MÜSİAD makes draft public

MÜSİAD makes draft public

ISTANBUL- Hürriyet Daily News
MÜSİAD makes draft public

MÜSİAD head Ömer Cihad Vardan announces porposals for draft charter. DAILY NEWS photo, Emrah GÜREL

A group of businessmen has said a new constitution should allow private institutions to educate using native languages.

According to a draft charter prepared by the Independent Industrialists’ and Businessmen’s Association (MÜSİAD), the country’s official language should remain Turkish, but private schools should be given the right to educate in “a certain religion or language.”

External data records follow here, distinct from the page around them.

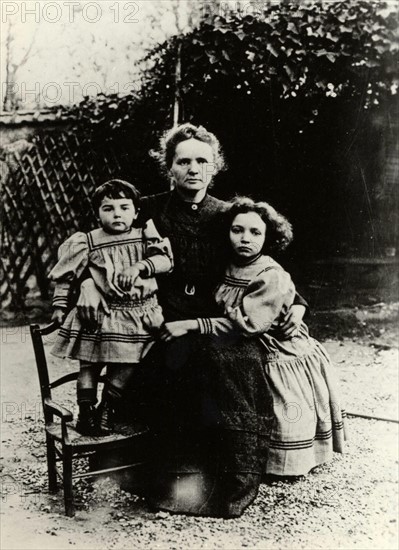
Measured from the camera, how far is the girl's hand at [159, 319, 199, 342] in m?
2.55

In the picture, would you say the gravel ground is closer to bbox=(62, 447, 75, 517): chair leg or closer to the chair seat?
bbox=(62, 447, 75, 517): chair leg

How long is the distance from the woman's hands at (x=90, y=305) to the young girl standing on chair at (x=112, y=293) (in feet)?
0.06

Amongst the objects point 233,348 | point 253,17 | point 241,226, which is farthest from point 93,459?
point 253,17

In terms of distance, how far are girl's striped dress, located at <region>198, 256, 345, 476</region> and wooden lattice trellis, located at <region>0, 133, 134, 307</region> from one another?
130cm

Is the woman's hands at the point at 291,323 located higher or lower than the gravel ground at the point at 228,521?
higher

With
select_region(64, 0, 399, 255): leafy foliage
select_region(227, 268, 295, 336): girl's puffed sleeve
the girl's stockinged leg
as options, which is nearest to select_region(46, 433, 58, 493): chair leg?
the girl's stockinged leg

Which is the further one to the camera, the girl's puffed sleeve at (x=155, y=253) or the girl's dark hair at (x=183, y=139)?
the girl's dark hair at (x=183, y=139)

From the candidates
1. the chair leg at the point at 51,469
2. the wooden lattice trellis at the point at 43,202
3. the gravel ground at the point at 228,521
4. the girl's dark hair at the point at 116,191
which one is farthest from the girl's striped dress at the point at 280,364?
the wooden lattice trellis at the point at 43,202

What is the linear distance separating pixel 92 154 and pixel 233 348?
170 centimetres

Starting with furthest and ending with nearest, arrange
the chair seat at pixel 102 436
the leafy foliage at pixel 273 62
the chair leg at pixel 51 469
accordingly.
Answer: the leafy foliage at pixel 273 62
the chair leg at pixel 51 469
the chair seat at pixel 102 436

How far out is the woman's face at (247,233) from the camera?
8.55ft

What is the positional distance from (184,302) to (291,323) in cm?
48

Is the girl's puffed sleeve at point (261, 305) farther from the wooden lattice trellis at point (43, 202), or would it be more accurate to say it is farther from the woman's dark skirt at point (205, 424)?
the wooden lattice trellis at point (43, 202)

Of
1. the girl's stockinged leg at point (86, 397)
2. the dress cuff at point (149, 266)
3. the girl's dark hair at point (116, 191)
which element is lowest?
the girl's stockinged leg at point (86, 397)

“The way such a right will be practiced should be determined by the legislation,” Ömer Cihad Vardan, head of MÜSİAD, said yesterday at a meeting in Istanbul where he made the association’s charter draft public.

The draft also proposed that compulsory religious courses should be kept in the new constitution in addition to selective courses to be provided on families’ demand.
“It is decided that clothes or religious symbols cannot be a reason for restraint of the right to education,” Vardan said.

Introduced by Vardan as simple and comprehensible, the charter draft proposed by MÜSİAD contained 78 items. Those items included the removal of military judiciary.

The draft proposed that the National Security Board (MGK) and Supreme Military Council (YAŞ) should be written off the list of constitutional organizations. The right to declare a state of emergency would be kept in the government, while the Chief of General Staff would be affiliated with the defense ministry instead of the prime ministry.

“Our draft may not be the perfect constitution, however it is an important and necessary step for civil participation,” he said.